What to work on:
Reproduce everything from the start of the items below down to the line containing "1.64 meters", including that line. Leave the pictures out of your copy.

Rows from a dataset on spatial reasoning

□ □ □ □ □

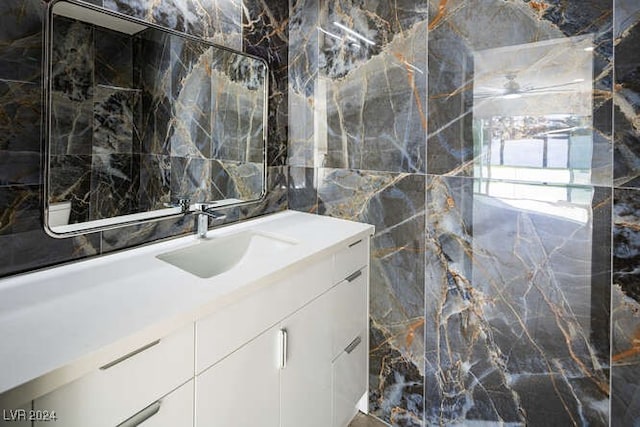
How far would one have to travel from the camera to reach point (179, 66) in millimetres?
1562

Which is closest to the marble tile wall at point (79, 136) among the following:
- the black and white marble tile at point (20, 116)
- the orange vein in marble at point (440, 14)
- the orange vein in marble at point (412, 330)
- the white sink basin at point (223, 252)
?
the black and white marble tile at point (20, 116)

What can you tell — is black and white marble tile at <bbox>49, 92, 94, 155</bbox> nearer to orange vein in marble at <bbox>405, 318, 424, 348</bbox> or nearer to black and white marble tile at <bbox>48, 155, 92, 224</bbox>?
black and white marble tile at <bbox>48, 155, 92, 224</bbox>

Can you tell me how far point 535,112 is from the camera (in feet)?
4.53

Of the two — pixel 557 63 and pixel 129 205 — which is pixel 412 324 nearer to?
pixel 557 63

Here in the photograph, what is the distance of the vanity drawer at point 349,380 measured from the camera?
1.64 meters

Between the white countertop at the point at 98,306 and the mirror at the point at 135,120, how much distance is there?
0.20 metres

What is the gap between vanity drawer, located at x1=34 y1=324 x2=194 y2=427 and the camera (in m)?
0.71

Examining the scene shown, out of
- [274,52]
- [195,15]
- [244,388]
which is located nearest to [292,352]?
[244,388]

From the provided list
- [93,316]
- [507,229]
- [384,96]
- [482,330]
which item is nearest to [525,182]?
[507,229]

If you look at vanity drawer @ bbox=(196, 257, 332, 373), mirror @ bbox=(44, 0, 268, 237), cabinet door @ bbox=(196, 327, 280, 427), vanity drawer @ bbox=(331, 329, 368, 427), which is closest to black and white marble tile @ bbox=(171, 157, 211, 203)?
mirror @ bbox=(44, 0, 268, 237)

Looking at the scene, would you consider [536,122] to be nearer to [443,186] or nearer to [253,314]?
[443,186]

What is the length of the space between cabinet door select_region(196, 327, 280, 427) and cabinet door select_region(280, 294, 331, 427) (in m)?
0.07

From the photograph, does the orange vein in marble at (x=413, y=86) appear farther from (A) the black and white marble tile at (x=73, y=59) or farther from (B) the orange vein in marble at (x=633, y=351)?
(A) the black and white marble tile at (x=73, y=59)

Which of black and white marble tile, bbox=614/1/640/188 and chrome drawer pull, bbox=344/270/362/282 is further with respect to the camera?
chrome drawer pull, bbox=344/270/362/282
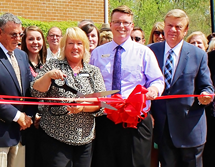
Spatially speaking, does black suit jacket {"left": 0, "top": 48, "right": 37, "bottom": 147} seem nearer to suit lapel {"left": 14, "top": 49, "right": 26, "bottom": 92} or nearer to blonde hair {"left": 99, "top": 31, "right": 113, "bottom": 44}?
suit lapel {"left": 14, "top": 49, "right": 26, "bottom": 92}

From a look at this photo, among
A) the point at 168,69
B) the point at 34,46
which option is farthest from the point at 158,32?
the point at 34,46

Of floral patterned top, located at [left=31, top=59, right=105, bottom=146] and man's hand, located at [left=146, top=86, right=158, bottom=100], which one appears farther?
man's hand, located at [left=146, top=86, right=158, bottom=100]

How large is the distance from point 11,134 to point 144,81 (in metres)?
1.70

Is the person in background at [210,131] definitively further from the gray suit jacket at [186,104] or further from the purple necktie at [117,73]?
the purple necktie at [117,73]

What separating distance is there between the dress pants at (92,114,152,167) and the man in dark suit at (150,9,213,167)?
12.1 inches

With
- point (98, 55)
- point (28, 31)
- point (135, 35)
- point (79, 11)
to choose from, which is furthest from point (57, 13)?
point (98, 55)

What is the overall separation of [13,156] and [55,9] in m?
7.68

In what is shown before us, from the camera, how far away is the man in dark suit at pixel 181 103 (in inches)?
158

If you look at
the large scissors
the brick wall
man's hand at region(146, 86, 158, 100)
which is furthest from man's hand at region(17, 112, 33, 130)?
the brick wall

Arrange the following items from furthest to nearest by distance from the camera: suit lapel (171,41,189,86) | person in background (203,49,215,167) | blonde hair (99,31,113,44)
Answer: blonde hair (99,31,113,44) < person in background (203,49,215,167) < suit lapel (171,41,189,86)

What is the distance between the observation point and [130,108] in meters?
3.54

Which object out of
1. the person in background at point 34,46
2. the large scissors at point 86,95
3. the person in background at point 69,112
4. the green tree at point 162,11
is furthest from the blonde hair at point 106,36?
the green tree at point 162,11

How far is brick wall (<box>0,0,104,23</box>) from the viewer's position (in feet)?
32.4

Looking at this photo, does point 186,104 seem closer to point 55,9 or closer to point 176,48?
point 176,48
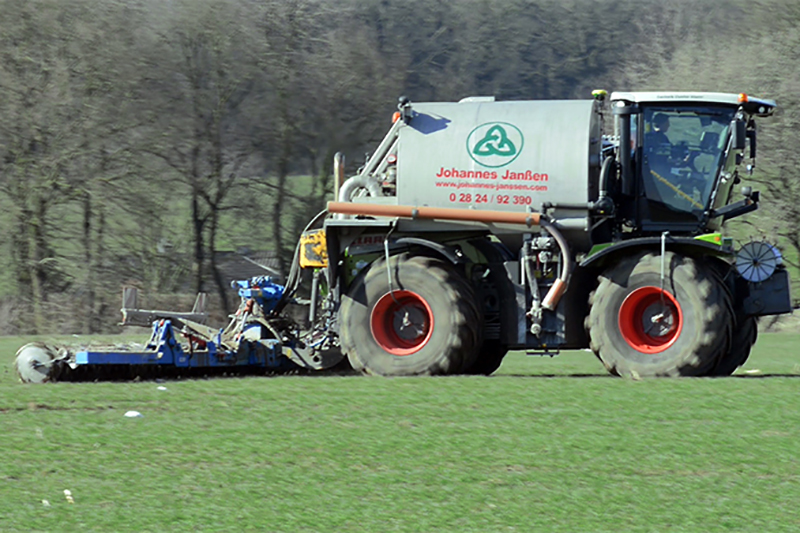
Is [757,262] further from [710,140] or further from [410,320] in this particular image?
[410,320]

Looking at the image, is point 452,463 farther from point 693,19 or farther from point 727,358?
point 693,19

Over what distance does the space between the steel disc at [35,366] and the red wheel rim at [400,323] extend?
127 inches

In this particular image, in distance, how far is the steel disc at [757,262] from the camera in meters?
11.5

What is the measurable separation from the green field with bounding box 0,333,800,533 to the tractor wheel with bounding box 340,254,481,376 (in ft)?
4.14

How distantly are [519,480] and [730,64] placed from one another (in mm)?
22858

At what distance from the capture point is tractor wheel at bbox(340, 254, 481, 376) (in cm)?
1180

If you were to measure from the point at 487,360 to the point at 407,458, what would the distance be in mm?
6268

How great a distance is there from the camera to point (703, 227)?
1233 cm

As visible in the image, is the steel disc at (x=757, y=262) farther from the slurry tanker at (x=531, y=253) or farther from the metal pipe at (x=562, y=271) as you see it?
the metal pipe at (x=562, y=271)

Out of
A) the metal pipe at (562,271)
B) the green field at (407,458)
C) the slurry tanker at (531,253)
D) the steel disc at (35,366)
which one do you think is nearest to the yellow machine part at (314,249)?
the slurry tanker at (531,253)

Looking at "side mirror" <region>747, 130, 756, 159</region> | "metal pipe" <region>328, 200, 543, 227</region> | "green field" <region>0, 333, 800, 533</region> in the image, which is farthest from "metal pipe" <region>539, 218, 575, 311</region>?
"side mirror" <region>747, 130, 756, 159</region>

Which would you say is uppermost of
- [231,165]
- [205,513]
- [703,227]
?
[231,165]

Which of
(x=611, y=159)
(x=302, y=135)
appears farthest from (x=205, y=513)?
(x=302, y=135)

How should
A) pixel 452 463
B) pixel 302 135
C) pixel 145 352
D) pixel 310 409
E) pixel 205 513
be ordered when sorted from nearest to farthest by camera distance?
pixel 205 513, pixel 452 463, pixel 310 409, pixel 145 352, pixel 302 135
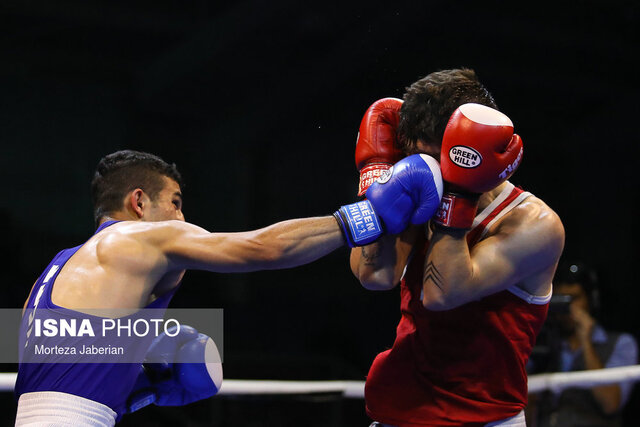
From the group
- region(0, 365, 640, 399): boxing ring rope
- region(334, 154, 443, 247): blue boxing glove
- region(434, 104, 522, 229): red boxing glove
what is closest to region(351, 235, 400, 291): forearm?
region(334, 154, 443, 247): blue boxing glove

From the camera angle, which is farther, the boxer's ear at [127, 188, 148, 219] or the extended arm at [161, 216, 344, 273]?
the boxer's ear at [127, 188, 148, 219]

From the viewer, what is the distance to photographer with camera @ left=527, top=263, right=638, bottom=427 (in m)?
3.45

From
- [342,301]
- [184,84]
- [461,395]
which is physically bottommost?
[461,395]

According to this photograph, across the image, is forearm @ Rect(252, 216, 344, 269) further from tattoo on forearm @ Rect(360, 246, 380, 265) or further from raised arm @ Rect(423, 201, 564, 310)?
raised arm @ Rect(423, 201, 564, 310)

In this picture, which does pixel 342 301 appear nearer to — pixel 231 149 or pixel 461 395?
pixel 231 149

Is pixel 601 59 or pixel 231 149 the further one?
pixel 601 59

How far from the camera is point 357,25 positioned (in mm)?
7094

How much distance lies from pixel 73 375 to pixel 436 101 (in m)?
1.27

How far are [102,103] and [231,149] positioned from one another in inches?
54.8

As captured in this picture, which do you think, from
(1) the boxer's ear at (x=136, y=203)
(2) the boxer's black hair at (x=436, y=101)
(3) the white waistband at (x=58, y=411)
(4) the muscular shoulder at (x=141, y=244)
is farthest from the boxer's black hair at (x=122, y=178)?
(2) the boxer's black hair at (x=436, y=101)

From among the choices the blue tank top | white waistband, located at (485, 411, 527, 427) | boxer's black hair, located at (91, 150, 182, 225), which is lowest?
white waistband, located at (485, 411, 527, 427)

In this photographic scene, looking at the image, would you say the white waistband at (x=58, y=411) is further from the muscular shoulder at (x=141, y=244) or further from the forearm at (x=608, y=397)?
the forearm at (x=608, y=397)

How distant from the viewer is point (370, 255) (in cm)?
194

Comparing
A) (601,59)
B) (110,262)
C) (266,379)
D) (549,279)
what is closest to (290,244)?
(110,262)
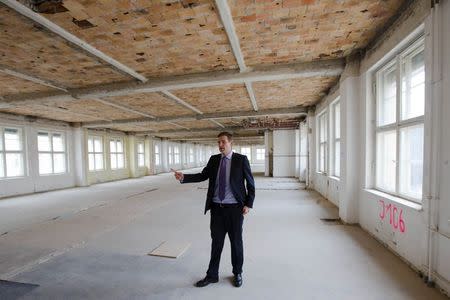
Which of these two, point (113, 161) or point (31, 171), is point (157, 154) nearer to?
point (113, 161)

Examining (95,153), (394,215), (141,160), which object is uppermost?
(95,153)

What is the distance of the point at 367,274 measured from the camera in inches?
88.7

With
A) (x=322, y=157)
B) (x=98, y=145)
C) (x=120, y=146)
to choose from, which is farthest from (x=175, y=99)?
(x=120, y=146)

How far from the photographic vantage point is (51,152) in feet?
28.1

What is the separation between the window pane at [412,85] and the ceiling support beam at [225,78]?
119 centimetres

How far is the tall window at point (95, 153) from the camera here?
10398 mm

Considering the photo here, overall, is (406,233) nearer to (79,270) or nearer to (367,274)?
(367,274)

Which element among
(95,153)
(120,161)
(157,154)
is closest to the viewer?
(95,153)

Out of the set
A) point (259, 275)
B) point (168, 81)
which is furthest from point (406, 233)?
point (168, 81)

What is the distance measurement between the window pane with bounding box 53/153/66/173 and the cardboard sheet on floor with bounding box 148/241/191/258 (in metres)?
7.98

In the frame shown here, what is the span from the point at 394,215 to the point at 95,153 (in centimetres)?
1131

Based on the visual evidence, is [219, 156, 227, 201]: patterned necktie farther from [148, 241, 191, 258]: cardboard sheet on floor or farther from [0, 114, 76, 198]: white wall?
[0, 114, 76, 198]: white wall

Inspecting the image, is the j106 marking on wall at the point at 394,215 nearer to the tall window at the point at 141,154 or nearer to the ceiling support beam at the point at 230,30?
the ceiling support beam at the point at 230,30

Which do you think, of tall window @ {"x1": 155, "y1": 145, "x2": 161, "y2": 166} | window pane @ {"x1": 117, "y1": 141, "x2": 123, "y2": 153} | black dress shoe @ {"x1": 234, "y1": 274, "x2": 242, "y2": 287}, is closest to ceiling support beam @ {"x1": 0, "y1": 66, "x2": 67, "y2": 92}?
black dress shoe @ {"x1": 234, "y1": 274, "x2": 242, "y2": 287}
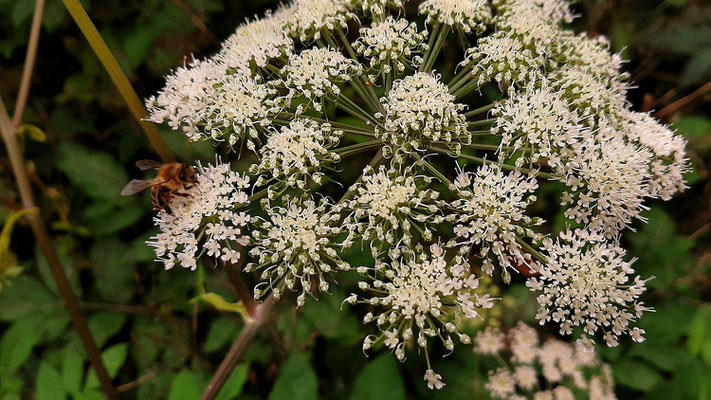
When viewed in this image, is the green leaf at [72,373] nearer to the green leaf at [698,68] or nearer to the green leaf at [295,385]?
the green leaf at [295,385]

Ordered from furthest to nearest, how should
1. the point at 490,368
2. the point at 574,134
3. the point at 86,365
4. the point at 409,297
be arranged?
the point at 86,365, the point at 490,368, the point at 574,134, the point at 409,297

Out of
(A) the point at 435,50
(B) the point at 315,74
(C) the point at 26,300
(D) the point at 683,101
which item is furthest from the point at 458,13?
(C) the point at 26,300

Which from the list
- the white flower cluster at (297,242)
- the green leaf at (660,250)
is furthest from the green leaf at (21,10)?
the green leaf at (660,250)

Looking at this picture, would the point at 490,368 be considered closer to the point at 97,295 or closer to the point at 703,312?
the point at 703,312

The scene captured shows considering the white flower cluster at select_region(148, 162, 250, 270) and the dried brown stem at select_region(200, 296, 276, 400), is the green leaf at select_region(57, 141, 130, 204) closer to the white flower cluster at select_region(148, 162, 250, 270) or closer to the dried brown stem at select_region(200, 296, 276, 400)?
the white flower cluster at select_region(148, 162, 250, 270)

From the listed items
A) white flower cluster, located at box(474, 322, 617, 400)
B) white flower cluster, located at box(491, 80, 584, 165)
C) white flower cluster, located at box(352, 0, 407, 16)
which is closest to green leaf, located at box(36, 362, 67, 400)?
white flower cluster, located at box(474, 322, 617, 400)

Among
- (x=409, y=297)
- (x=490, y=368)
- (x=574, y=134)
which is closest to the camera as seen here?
(x=409, y=297)

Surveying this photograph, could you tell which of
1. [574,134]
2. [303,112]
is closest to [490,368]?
[574,134]
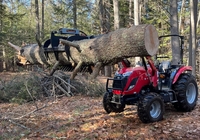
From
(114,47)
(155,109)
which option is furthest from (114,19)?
(114,47)

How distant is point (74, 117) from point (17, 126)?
1.45 meters

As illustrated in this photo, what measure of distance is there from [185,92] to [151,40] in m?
2.54

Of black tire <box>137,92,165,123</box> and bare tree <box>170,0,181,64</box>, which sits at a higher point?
bare tree <box>170,0,181,64</box>

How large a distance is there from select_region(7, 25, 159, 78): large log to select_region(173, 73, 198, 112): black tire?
2.24 m

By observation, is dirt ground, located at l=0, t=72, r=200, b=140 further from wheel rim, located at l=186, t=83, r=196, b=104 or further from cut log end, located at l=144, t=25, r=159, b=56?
cut log end, located at l=144, t=25, r=159, b=56

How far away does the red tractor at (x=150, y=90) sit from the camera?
4.97 meters

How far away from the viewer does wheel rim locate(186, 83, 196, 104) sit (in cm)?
611

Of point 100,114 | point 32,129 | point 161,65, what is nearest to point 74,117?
point 100,114

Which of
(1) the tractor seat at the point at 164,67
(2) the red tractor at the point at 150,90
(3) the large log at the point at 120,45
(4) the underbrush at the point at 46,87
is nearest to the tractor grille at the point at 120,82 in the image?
(2) the red tractor at the point at 150,90

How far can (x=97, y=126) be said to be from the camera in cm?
492

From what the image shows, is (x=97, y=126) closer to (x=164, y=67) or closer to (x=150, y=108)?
(x=150, y=108)

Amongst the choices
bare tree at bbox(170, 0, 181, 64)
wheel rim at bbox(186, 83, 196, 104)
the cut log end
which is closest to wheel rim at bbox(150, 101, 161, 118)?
wheel rim at bbox(186, 83, 196, 104)

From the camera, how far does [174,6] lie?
1104 centimetres

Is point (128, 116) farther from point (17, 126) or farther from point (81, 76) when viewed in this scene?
point (81, 76)
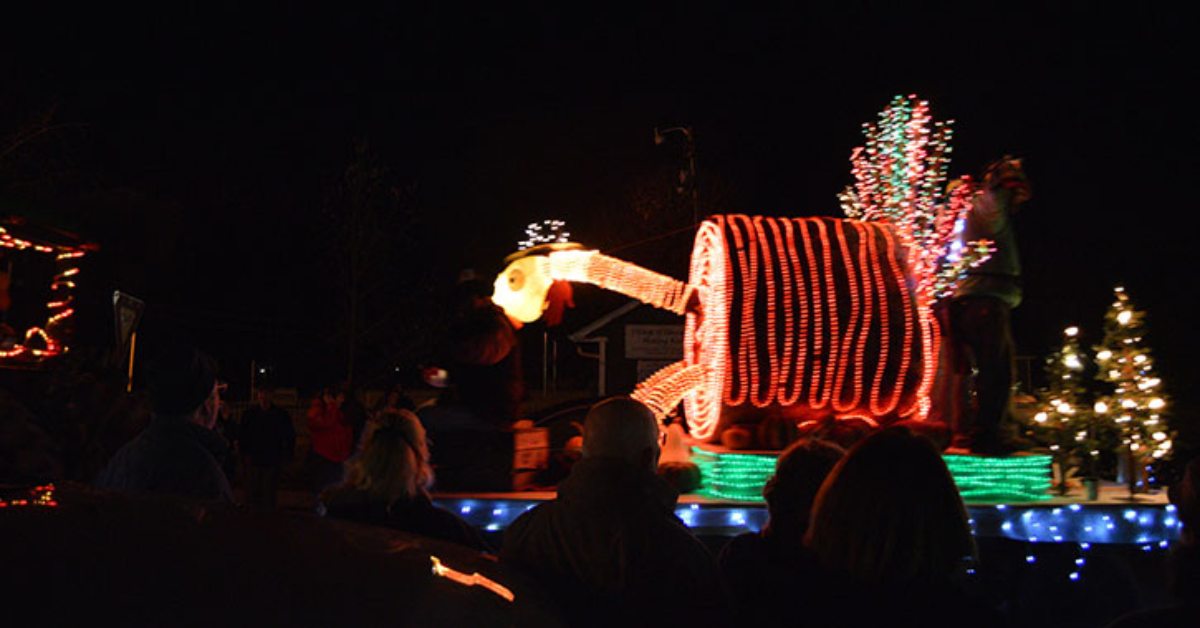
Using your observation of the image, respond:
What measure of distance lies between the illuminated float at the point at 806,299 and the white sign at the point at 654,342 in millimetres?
15471

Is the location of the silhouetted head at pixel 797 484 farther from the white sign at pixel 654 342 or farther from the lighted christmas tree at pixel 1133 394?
the white sign at pixel 654 342

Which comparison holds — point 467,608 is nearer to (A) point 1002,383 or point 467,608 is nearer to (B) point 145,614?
(B) point 145,614

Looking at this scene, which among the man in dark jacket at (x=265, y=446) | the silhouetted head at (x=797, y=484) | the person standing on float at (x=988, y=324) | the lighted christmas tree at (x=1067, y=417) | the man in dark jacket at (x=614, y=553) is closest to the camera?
the man in dark jacket at (x=614, y=553)

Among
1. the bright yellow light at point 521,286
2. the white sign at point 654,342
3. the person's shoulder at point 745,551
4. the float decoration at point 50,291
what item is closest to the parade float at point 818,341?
the bright yellow light at point 521,286

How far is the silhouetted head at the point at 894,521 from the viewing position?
2.67 metres

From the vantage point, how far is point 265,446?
38.1ft

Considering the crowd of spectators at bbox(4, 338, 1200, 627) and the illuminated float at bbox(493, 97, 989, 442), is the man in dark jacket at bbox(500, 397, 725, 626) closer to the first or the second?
the crowd of spectators at bbox(4, 338, 1200, 627)

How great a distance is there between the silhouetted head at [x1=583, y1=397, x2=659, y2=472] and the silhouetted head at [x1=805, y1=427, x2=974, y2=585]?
0.73 meters

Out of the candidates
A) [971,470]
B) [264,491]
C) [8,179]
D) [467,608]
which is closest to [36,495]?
[467,608]

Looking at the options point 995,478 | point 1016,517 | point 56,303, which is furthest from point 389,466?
point 56,303

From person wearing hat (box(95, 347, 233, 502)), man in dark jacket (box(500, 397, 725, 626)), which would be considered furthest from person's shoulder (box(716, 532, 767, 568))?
person wearing hat (box(95, 347, 233, 502))

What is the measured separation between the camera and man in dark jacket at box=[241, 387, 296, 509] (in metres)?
11.6

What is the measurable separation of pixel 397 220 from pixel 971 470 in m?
17.6

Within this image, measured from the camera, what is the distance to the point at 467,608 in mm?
2123
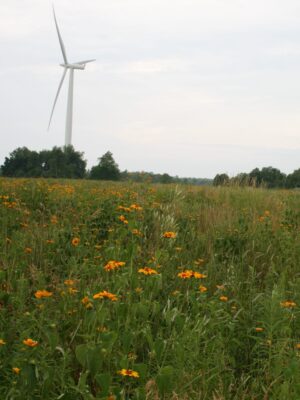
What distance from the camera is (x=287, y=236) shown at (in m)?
4.35

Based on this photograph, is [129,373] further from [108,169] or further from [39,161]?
[39,161]

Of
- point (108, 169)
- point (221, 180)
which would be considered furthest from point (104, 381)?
point (108, 169)

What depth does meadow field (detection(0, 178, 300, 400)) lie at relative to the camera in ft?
6.79

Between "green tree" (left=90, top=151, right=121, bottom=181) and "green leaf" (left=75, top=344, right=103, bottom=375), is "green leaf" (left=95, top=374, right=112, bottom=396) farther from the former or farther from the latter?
"green tree" (left=90, top=151, right=121, bottom=181)

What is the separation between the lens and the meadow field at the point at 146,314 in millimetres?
2068

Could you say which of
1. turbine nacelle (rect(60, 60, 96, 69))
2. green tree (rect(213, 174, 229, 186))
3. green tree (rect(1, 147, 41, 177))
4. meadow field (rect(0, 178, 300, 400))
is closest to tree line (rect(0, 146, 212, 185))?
green tree (rect(1, 147, 41, 177))

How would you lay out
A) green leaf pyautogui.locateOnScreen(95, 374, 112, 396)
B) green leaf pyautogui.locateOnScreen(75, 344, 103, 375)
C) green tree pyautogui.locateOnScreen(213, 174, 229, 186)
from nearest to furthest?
green leaf pyautogui.locateOnScreen(95, 374, 112, 396)
green leaf pyautogui.locateOnScreen(75, 344, 103, 375)
green tree pyautogui.locateOnScreen(213, 174, 229, 186)

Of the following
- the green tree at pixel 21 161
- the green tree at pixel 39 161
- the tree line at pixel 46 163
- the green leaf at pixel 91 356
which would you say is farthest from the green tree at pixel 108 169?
the green leaf at pixel 91 356

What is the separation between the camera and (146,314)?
2582 mm

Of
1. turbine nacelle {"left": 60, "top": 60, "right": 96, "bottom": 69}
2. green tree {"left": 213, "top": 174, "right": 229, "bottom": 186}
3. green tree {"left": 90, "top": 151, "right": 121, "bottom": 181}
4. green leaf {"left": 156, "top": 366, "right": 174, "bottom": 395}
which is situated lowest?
green leaf {"left": 156, "top": 366, "right": 174, "bottom": 395}

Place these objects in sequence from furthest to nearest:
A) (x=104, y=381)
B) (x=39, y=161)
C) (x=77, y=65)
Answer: (x=39, y=161) < (x=77, y=65) < (x=104, y=381)

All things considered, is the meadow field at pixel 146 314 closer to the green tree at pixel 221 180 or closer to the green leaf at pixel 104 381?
the green leaf at pixel 104 381

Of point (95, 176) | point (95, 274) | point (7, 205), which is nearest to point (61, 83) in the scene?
point (95, 176)

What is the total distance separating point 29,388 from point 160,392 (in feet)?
1.62
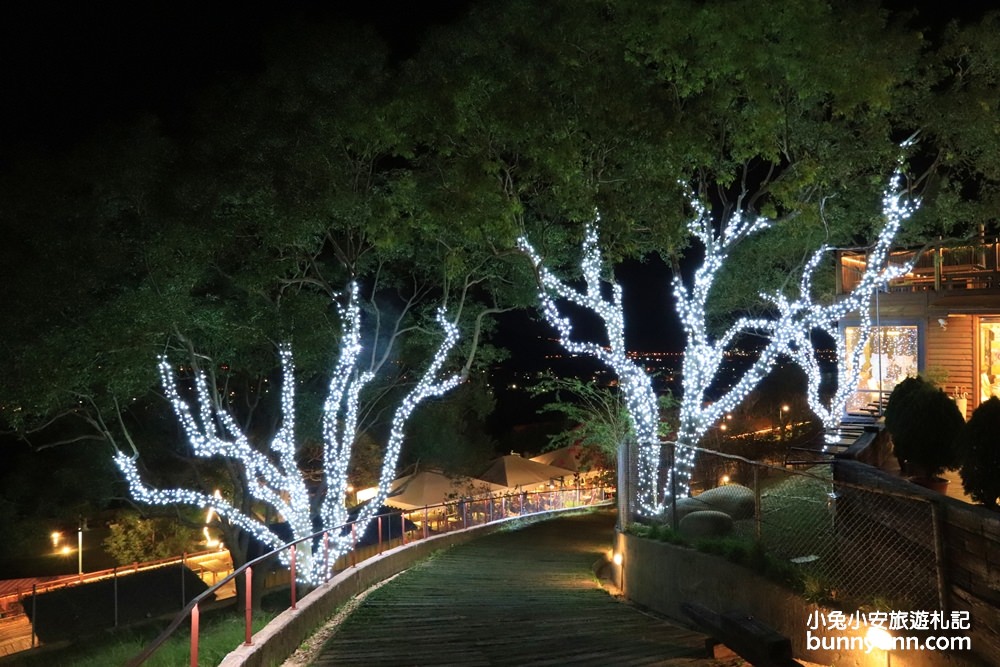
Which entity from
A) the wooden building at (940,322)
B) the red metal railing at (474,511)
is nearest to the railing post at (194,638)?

□ □ □ □ □

Solution:
How far would one have to travel from the camera to reach point (179, 66) in millimetres?
1562

Which is closest to the marble tile wall at point (79, 136) among the following:
- the black and white marble tile at point (20, 116)
- the orange vein in marble at point (440, 14)
- the orange vein in marble at point (412, 330)
- the white sink basin at point (223, 252)
?
the black and white marble tile at point (20, 116)

What can you tell — is black and white marble tile at <bbox>49, 92, 94, 155</bbox> nearer to orange vein in marble at <bbox>405, 318, 424, 348</bbox> or nearer to black and white marble tile at <bbox>48, 155, 92, 224</bbox>?
black and white marble tile at <bbox>48, 155, 92, 224</bbox>

Can you tell me how far point 535,112 is from the camera (in feet)?
4.53

Of the two — pixel 557 63 and pixel 129 205 — which is pixel 412 324 nearer to?
pixel 557 63

Here in the photograph, what is the distance of the vanity drawer at point 349,380 measured from the camera?
1.64 meters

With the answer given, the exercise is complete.